LORD Savile, one of Calderdale's biggest landowners, has died aged 89. George Halifax Lumley-Savile, the third Baron Savile of Rufford, was the elder son of the second Lord Savile, who died in 1931.
The family had been prominent in Calderdale since the 16th century, holding estates at Hebden Bridge, Rishworth, Thornhill and Elland, and the lordships of the manors of Ovenden, Skircoat and Elland (now sold).
Lord Savile never married.
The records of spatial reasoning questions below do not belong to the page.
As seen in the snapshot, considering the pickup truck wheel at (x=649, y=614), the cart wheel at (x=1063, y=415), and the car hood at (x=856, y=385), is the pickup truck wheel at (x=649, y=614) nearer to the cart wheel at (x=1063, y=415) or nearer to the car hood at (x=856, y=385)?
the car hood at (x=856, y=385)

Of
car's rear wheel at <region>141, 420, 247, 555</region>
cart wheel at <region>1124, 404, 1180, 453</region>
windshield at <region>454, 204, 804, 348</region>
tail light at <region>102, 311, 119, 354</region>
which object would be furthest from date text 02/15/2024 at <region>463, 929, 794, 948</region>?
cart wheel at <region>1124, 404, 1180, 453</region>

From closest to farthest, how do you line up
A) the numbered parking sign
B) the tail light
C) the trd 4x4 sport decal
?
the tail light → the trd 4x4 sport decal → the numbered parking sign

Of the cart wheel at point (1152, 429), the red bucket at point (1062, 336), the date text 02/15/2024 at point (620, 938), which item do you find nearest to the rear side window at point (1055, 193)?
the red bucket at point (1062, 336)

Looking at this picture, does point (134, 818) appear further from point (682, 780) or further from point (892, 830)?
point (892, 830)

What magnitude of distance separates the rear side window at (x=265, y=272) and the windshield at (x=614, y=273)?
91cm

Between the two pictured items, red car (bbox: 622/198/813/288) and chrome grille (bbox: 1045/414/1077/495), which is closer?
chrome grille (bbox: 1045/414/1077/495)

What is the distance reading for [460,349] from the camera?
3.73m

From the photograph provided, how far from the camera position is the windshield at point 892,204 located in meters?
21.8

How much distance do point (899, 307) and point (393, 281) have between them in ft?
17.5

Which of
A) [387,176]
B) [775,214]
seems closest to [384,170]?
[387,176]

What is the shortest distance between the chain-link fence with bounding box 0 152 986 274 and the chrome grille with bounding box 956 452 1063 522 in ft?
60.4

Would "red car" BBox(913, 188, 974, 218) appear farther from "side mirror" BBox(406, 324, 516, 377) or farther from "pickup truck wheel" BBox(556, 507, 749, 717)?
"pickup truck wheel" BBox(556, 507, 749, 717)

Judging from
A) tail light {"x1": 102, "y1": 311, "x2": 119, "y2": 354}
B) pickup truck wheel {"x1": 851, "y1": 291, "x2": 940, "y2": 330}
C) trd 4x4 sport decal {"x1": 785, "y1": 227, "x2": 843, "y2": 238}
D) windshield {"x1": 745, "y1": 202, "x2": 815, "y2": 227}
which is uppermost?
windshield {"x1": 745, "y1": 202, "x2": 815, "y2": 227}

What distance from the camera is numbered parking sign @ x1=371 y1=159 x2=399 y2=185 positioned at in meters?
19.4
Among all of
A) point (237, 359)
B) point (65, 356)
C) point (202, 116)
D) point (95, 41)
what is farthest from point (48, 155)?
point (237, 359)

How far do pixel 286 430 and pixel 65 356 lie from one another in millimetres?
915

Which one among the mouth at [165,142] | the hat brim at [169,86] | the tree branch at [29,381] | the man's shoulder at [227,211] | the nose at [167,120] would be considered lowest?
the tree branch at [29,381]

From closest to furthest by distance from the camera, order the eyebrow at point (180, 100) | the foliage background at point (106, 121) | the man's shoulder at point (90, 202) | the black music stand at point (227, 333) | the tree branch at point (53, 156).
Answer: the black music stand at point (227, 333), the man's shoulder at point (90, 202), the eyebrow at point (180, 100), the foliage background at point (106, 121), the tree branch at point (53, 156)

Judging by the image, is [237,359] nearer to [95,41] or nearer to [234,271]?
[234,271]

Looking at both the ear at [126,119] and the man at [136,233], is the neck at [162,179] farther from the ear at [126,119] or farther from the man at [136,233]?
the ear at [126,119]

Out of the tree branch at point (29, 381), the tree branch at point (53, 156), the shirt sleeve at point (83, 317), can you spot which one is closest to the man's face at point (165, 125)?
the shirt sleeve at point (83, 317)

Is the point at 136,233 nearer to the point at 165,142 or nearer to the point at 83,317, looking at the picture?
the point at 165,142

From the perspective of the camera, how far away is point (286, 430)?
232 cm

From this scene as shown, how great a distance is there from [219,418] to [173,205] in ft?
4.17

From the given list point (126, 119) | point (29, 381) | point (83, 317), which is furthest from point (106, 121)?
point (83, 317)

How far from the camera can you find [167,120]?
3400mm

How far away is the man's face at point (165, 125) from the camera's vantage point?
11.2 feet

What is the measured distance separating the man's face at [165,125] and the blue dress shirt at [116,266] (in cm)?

He enjoyed attending the House of Lords, of which he was a member for 60 years, until hereditary peers were unseated in 1999.
In 1939 the family made Walshaw Lodge above Hebden Bridge, their permanent residence after the family mansion at Rufford Abbey, Notts, was sold.
During the Second World War Lord Savile was a captain in the Duke of Wellington's Regiment and later attached to the 1st Battalion the Lincoln-shire Regiment, which saw service in Burma during the campaigns of 1943 and 1944.
After being demobbed he bought Gryce Hall, Shelley, near Huddersfield, to serve as the principal family seat, Walshaw being reserved as a shooting lodge.
He was a keen shooter of grouse and opposed wind farms on his land.
He served for many years as a magistrate in the Dewsbury area.
In 1866 Lord Savile's great-uncle, Captain Henry Savile of Rufford Abbey, sold Skircoat Moor – then valued at about 40,000 – to Halifax Corporation for the nominal sum of 100, on condition the corporation took action to alleviate smoke pollution in the town.
In recognition of the captain's generosity, the moor was renamed Savile Park.
He also gave large areas of Hardcastle Crags to the National Trust in 1950 and in 1960 gave Popples Common and adjacent moorland near Heptonstall to Hepton Rural District Council.
A devout Anglican, Lord Savile worshipped for over 60 years at Emley Parish Church, of which he was patron.
At 11am on July 17 there will be a service of thanksgiving at Thornhill Parish Church.
His heir is his nephew, John Anthony Thornhill Lumley-Savile, who lives in Cornwall.